* TASKS TO CARRY OUT:
1/ Indicate whether each statement below agrees with the passage on patience, answering yes or no and quoting the words of the passage that decide it. (a) Accepting the situation in a traffic jam makes the jam go away. (b) Geshe-la describes patience as an open, accommodating, and peaceful heart. (c) Patience is needed only when nothing can be done to change the situation.
2/ Reproduce the records verbatim from the line containing "Could you determine" to the line containing "3.43 metres", both lines included. Omit the pictures.

That’s why the practice of patience is so essential in our modern world: because things are always going wrong. We can’t change that – we can only change the way we respond. If you’re stuck in a traffic jam on your way to an important meeting, you have two choises: you can be late and stressed, or you can be late and happy. Neither option will take the traffic jam away: the only control we can take in that situation is over the state of our mind. We can choose to accept the situation we find ourselves in, not wishing it was different or saying ‘it isn’t fair’, and through that acceptance we stay at peace.

Geshe-la describes patience as ‘an open, accommodating, and peaceful heart.’ We always need patience; even if there are practical things we can do to improve our external situation, it is only patience that can solve the inner problem of stress and frustration. For example, our computer crashes; we feel irritated; we restart the computer and find it has miraculously saved all our work, so our external problem has gone away; but we still have a horrible state of mind because we allowed anger to take hold. So, we need to practice patience when there is nothing we can do to change our situation, and we need to practice patience while we are fixing those situations we can change.

Whatever our situation, we just recognize that it simply is the way it is. No amount of complaining is going to change that. If we can do something constructive to make things better, then good, go ahead: but at this moment, right now, this is what we’ve got and we must accept that for what it is. If we can do this, just accept ‘this is the way it is,’ then we relax, we stop fighting with the reality of our experience; then we can honestly say ‘it’s OK; this is the way it is and that’s OK.’

* SUPPLIED DATA:
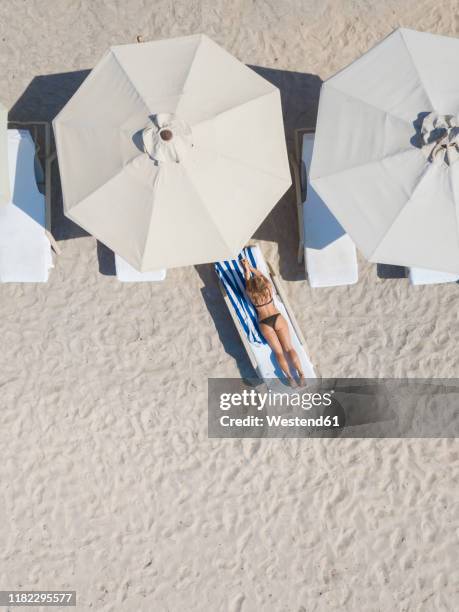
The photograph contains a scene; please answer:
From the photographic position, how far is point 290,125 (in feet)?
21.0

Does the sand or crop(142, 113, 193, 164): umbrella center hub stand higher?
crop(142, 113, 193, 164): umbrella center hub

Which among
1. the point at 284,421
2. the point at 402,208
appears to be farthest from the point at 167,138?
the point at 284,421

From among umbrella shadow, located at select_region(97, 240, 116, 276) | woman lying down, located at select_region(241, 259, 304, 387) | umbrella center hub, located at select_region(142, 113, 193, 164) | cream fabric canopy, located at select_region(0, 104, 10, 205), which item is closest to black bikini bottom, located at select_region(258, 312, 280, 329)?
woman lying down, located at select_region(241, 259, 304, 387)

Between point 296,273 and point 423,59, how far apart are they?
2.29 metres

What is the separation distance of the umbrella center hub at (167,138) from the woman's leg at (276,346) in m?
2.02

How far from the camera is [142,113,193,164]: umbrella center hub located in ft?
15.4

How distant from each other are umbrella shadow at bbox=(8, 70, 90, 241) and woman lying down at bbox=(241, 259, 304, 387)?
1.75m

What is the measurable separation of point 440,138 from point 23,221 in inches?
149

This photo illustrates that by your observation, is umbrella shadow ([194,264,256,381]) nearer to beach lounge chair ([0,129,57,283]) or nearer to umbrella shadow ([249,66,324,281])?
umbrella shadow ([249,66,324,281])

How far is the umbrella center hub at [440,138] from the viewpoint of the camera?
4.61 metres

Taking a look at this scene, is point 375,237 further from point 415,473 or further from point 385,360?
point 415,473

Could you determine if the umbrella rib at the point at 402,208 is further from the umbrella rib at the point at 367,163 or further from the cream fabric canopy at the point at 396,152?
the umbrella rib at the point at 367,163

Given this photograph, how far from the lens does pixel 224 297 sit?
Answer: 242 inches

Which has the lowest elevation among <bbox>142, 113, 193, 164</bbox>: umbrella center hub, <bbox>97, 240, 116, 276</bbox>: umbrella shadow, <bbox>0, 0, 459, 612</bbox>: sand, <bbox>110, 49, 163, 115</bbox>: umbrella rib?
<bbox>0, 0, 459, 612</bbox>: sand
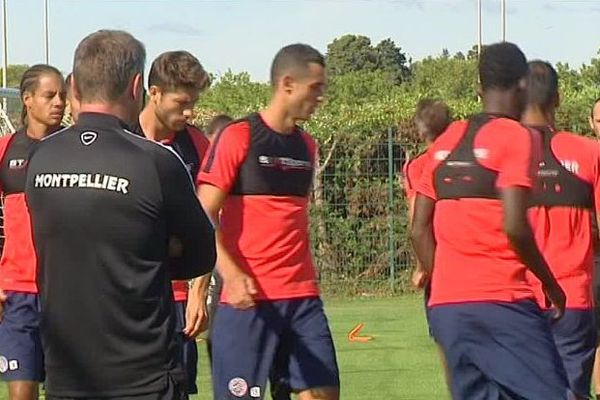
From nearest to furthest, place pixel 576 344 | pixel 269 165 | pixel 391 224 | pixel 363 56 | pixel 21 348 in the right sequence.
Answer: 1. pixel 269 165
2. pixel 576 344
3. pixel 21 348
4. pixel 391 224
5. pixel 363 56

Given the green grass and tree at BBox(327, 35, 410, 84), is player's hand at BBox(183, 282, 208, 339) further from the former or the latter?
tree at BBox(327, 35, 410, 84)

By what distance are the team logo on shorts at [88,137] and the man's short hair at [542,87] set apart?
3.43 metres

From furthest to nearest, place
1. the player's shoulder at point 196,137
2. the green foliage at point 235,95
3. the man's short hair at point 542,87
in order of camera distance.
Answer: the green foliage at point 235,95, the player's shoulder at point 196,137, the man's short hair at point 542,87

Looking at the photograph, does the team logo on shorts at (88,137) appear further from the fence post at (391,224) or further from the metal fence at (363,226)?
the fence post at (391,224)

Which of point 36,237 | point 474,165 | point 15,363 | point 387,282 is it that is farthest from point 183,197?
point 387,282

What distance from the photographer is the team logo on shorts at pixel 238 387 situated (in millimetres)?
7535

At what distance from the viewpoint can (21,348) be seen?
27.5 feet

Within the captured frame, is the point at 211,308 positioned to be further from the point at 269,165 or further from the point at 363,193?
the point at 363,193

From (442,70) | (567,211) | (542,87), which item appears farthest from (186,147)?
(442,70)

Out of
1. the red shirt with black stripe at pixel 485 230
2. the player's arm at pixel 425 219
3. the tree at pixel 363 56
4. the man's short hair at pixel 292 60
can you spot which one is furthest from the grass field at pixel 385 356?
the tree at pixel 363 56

* EXERCISE RESULTS:
1/
(a) No: "Neither option will take the traffic jam away"
(b) Yes: "Geshe-la describes patience as ‘an open, accommodating, and peaceful heart.’"
(c) No: "we need to practice patience while we are fixing those situations we can change."

2/
Could you determine if the umbrella rib at the point at 402,208 is further from the umbrella rib at the point at 367,163 or further from the cream fabric canopy at the point at 396,152?
the umbrella rib at the point at 367,163

Given this photograph, how far from the lens does pixel 224 297 sit?
Answer: 242 inches

Which has the lowest elevation among <bbox>142, 113, 193, 164</bbox>: umbrella center hub, <bbox>97, 240, 116, 276</bbox>: umbrella shadow, <bbox>0, 0, 459, 612</bbox>: sand, <bbox>110, 49, 163, 115</bbox>: umbrella rib?
<bbox>0, 0, 459, 612</bbox>: sand
From nearest to furthest, place pixel 576 344 | pixel 269 165 | pixel 391 224 | pixel 363 56 | pixel 21 348 in the right sequence.
Answer: 1. pixel 269 165
2. pixel 576 344
3. pixel 21 348
4. pixel 391 224
5. pixel 363 56

Given the green grass and tree at BBox(327, 35, 410, 84), is player's hand at BBox(183, 282, 208, 339) further from the former or the latter?
tree at BBox(327, 35, 410, 84)

By what distance are the team logo on shorts at [88,137] and the man's short hair at [542,87] set apart?
3.43 metres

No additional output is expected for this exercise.